Let's talk about loneliness

Winter is no less lonely than any other time of year…

But why does it make us feel lonelier?

Perhaps it’s the dark evenings, perhaps it’s when the Christmas adverts start, perhaps it’s when everyone else seems to start getting party invites… 

The fact is that more young people than ever feel lonely. A recent survey by the BBC suggests that 40% of 16-24 year olds would say they feel lonely. 

Most of us check our social media pretty often, and it looks like everyone else is having an amazing time doesn’t it? Pictures of them with friends at a party, on holiday with their family, chilling with friends that we don’t know, checking into the cinema with their partner…it looks like they aren’t lonely at all doesn’t it?

The reality is far from it – some people have many acquaintances to make it look like they aren’t lonely. They fill their lives with people who aren’t really friends and people they possibly don’t even trust much because they want to block out that feeling of loneliness.

## COLLECTED DATA
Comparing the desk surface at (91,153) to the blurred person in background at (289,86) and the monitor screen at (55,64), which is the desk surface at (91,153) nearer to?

## YOUR TASKS
A) In the loneliness text, what share of 16-24 year olds would say they feel lonely, according to the recent BBC survey?
B) List every kind of social media post that the loneliness text gives as making it look like others are having an amazing time.
Answer using only the loneliness text, not the data.

## EXPECTED ANSWERS
A) 40%

B)
- Pictures of them with friends at a party
- On holiday with their family
- Chilling with friends that we don't know
- Checking into the cinema with their partner